Problem to solve: Report, in full, every line of the material below that contains the string "nearest". Case is significant.

################

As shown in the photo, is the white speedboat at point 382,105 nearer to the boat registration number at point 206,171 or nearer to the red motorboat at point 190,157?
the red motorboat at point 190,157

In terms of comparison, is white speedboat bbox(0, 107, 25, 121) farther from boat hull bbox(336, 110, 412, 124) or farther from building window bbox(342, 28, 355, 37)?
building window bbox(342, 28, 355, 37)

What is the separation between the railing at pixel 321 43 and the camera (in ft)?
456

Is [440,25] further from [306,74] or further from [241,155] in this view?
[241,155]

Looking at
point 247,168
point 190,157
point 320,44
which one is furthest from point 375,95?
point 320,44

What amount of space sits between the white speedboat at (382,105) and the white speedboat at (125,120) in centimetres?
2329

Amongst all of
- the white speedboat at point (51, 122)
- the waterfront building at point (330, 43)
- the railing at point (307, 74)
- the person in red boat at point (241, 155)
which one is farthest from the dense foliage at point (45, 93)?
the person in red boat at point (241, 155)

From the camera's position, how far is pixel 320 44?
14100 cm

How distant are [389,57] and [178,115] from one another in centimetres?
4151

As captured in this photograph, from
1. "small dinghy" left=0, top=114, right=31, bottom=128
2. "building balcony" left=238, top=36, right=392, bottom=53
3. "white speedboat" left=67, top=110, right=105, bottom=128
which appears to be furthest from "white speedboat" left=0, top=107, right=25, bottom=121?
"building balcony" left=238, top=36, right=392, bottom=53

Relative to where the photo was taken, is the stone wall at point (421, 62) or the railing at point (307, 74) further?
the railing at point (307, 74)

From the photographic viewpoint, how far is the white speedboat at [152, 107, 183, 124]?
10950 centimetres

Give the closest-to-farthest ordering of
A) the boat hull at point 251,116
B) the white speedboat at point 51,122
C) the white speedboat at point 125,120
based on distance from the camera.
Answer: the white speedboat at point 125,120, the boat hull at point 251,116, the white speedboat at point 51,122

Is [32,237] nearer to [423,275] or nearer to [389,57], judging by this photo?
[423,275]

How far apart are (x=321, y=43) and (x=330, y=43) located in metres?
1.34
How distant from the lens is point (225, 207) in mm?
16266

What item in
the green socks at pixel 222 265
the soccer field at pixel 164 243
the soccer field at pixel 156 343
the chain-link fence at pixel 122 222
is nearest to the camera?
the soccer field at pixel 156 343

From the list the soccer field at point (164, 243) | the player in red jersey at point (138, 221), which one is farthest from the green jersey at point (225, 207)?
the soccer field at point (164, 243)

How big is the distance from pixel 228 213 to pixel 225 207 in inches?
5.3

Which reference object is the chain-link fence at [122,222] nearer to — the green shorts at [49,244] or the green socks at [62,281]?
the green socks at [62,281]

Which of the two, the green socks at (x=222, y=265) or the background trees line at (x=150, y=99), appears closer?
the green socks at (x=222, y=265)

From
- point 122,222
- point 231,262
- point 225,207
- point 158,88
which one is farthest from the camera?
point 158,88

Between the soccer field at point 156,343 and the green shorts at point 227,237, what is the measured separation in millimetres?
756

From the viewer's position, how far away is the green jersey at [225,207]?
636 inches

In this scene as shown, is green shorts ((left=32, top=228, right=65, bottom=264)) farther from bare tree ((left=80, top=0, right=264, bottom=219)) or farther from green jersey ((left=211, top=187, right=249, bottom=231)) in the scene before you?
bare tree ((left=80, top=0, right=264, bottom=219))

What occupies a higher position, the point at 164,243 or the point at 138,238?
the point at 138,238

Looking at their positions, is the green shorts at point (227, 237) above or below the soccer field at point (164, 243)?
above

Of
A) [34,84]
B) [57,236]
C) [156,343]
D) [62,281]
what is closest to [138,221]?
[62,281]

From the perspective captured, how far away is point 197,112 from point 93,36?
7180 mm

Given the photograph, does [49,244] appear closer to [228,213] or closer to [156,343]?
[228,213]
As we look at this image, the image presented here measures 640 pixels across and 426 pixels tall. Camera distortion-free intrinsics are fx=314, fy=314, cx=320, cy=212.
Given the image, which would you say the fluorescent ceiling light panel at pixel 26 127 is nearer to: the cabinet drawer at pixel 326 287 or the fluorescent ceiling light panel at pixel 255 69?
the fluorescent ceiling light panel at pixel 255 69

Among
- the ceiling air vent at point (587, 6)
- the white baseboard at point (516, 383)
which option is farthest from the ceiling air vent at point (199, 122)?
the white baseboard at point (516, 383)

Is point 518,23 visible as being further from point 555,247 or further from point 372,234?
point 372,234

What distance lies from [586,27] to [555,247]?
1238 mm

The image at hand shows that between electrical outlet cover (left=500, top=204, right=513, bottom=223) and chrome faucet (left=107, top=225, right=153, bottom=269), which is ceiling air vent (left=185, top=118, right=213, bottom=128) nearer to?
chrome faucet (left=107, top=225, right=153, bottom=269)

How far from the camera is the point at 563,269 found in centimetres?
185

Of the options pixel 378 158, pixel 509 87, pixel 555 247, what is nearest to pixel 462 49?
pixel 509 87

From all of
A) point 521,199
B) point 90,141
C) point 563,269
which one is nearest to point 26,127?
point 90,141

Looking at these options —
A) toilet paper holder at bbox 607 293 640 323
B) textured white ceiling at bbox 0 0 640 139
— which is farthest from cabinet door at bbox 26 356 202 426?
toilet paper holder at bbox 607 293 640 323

################

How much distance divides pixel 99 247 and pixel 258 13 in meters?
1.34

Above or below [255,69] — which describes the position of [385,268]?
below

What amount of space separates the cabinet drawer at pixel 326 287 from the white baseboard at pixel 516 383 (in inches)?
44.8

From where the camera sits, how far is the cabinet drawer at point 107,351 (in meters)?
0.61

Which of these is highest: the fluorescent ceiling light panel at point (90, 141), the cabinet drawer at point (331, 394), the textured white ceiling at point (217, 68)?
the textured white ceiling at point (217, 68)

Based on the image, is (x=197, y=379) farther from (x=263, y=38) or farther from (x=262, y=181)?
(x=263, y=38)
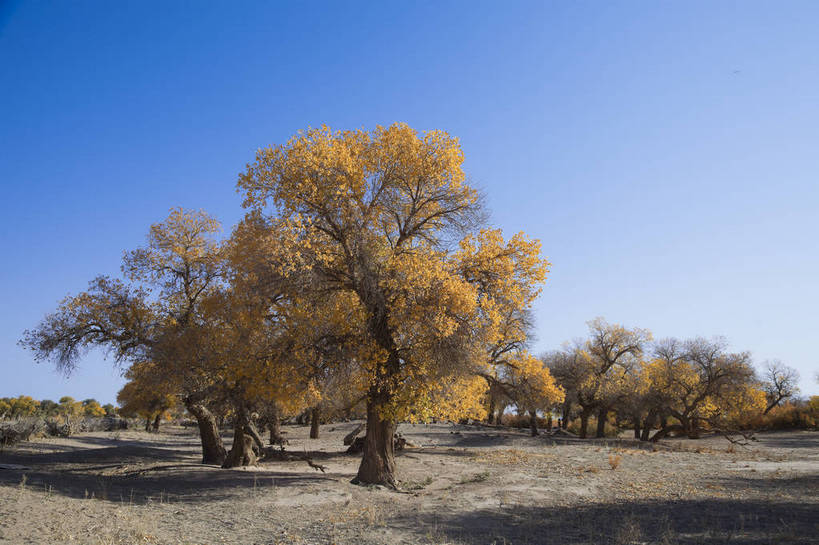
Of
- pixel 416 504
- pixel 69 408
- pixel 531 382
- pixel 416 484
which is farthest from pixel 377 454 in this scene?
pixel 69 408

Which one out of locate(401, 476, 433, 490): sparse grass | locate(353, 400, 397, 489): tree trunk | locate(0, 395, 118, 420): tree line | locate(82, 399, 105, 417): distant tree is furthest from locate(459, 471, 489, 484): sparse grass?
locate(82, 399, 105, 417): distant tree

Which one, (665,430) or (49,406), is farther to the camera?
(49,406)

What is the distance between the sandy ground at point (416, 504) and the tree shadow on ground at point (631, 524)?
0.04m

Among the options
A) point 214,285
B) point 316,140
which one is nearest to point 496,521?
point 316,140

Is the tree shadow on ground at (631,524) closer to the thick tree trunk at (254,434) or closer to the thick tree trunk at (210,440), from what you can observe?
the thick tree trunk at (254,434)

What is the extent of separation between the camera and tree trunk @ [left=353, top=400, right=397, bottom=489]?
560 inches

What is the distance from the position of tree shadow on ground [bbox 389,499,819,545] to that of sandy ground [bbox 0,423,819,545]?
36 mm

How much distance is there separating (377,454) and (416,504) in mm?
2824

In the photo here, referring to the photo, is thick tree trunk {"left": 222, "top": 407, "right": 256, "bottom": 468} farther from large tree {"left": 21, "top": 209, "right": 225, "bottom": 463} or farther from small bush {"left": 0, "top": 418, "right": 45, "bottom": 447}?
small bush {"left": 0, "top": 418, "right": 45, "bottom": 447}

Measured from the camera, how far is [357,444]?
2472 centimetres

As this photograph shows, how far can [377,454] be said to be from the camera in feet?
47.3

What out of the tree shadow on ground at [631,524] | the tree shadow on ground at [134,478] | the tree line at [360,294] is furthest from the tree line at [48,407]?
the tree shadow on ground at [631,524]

################

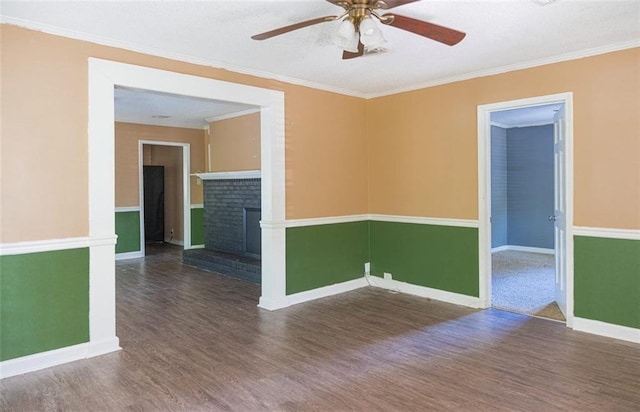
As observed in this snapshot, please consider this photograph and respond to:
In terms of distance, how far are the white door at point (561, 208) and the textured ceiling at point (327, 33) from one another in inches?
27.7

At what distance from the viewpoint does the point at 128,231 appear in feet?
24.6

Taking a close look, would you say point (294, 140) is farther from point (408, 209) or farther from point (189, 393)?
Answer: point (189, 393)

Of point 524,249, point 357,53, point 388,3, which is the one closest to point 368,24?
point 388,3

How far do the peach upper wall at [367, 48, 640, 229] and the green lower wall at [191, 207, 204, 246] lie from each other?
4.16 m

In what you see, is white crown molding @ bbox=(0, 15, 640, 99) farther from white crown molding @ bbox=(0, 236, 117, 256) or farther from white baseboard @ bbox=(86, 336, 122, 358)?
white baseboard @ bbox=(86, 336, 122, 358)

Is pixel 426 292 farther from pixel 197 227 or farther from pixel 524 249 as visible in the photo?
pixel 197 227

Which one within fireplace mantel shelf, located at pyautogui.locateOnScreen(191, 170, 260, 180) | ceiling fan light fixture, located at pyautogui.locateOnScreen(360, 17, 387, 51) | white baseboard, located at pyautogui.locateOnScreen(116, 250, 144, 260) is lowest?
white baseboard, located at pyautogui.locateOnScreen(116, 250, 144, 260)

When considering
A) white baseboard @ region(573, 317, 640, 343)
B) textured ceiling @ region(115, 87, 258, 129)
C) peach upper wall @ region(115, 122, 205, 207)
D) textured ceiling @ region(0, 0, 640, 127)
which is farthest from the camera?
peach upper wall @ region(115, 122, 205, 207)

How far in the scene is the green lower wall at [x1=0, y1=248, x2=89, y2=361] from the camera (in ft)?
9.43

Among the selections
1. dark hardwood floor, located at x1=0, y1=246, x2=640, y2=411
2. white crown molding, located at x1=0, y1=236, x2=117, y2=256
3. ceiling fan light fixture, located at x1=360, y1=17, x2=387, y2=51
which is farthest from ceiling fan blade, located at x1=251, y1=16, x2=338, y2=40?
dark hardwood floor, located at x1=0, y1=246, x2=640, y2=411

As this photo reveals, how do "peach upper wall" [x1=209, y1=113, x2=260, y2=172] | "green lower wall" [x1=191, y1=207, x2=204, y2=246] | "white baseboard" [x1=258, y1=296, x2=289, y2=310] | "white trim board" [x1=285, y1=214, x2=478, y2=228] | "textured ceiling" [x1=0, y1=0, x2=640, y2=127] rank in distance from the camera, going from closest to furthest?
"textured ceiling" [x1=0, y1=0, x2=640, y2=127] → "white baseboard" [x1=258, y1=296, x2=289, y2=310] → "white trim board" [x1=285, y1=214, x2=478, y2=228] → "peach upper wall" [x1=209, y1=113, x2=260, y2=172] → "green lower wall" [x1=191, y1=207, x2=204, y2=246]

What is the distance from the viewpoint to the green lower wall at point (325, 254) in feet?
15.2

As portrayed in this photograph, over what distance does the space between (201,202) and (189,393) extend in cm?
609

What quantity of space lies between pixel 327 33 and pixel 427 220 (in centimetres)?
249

################

Task answer:
is nearest to the camera?
Of the options pixel 378 158, pixel 509 87, pixel 555 247, what is nearest to pixel 462 49?
which one is nearest to point 26,127?
which one is nearest to point 496,521?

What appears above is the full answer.